CULTUUR WAT IS DAT EIGENLIJK? doe een klassegesprek, doe een voorzet en laat leerlingen reageren.
Docent, leuk als achtergrond info om te lezen:
Wat is cultuur?
Het woord cultuur wordt in het algemeen in drie verschillende betekenissen gebruikt. In de land-en bosbouw heeft cultuur te maken met alles wat door ingrijpen van de mens groeit en bloeit: van bloemen en gewassen tot aangelegde bossen. Daarnaast spreekt men in het maatschappelijk leven van cultuur met een grote ‘C’ wat betrekking heeft op de zeven kunsten: literatuur, muziek, dans, theater, film, beeldhouw-en schilderkunst. Deze Cultuur tenslotte is onderdeel van de cultuur van een land of volk.
■ ■ ■ ■ ■ ■ ■
== OPDRACHT ==
Neem het fragment over cultuur hierboven in zijn geheel letterlijk over.

== AANGELEVERDE GEGEVENS ==
■ ■ ■ ■ ■ ■ ■
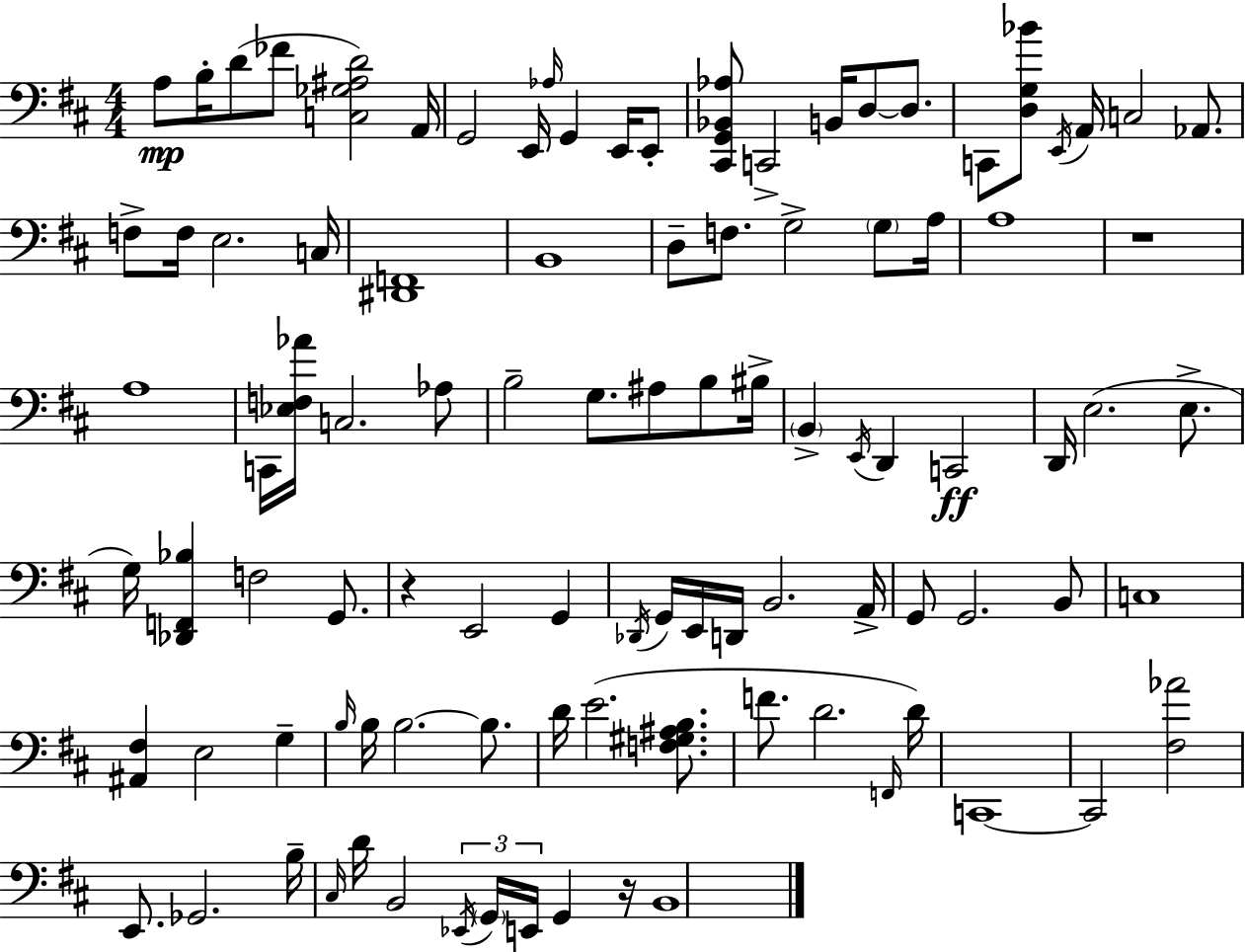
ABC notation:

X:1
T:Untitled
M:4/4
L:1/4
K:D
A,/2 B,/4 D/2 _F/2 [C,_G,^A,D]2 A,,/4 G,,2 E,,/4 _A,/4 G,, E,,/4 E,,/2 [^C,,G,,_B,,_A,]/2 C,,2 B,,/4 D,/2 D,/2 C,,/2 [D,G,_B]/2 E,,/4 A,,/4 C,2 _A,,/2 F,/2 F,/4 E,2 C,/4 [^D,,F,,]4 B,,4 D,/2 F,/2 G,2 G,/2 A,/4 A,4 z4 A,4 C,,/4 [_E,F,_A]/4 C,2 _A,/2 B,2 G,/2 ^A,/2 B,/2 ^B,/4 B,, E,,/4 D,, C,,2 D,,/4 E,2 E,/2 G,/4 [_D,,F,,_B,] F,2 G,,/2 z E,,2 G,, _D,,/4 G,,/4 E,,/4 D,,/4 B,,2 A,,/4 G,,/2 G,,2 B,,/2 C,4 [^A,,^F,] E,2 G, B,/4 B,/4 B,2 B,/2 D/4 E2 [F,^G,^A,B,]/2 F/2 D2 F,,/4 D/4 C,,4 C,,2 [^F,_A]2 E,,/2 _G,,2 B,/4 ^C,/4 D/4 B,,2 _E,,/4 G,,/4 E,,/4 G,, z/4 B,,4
■ ■ ■ ■ ■ ■ ■
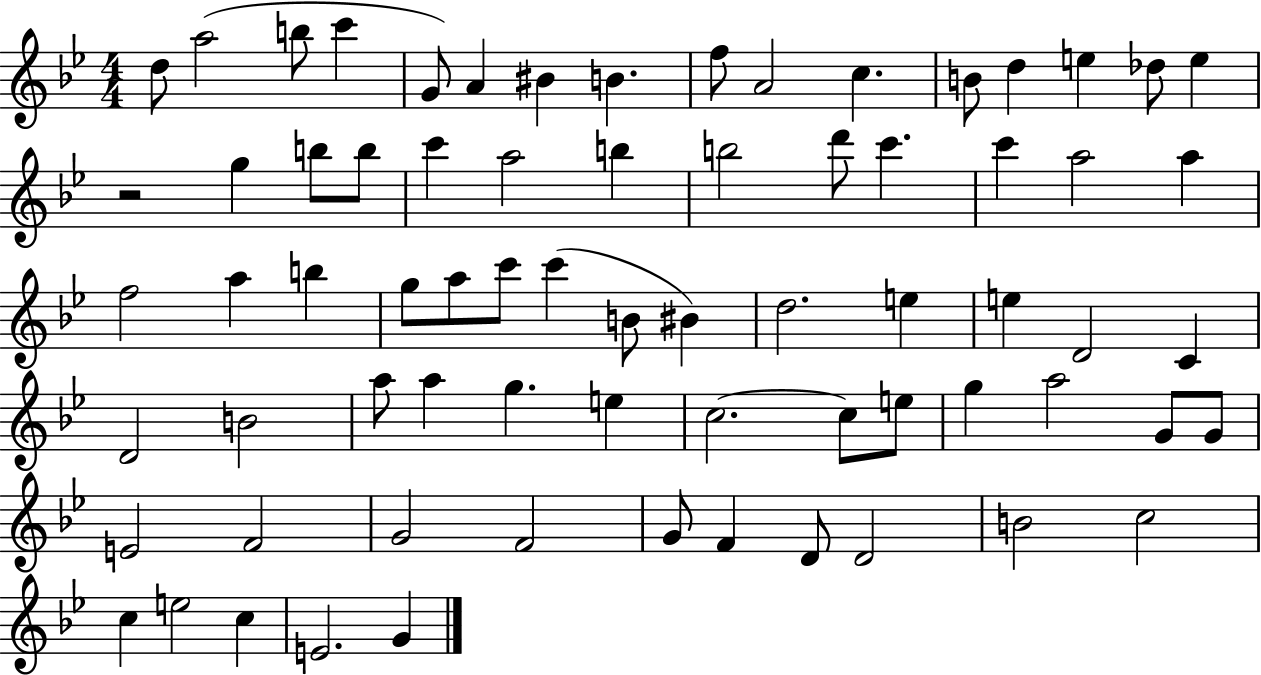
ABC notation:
■ ■ ■ ■ ■ ■ ■
== JUISTE UITVOER ==
CULTUUR WAT IS DAT EIGENLIJK? doe een klassegesprek, doe een voorzet en laat leerlingen reageren.
Docent, leuk als achtergrond info om te lezen:
Wat is cultuur?
Het woord cultuur wordt in het algemeen in drie verschillende betekenissen gebruikt. In de land-en bosbouw heeft cultuur te maken met alles wat door ingrijpen van de mens groeit en bloeit: van bloemen en gewassen tot aangelegde bossen. Daarnaast spreekt men in het maatschappelijk leven van cultuur met een grote ‘C’ wat betrekking heeft op de zeven kunsten: literatuur, muziek, dans, theater, film, beeldhouw-en schilderkunst. Deze Cultuur tenslotte is onderdeel van de cultuur van een land of volk.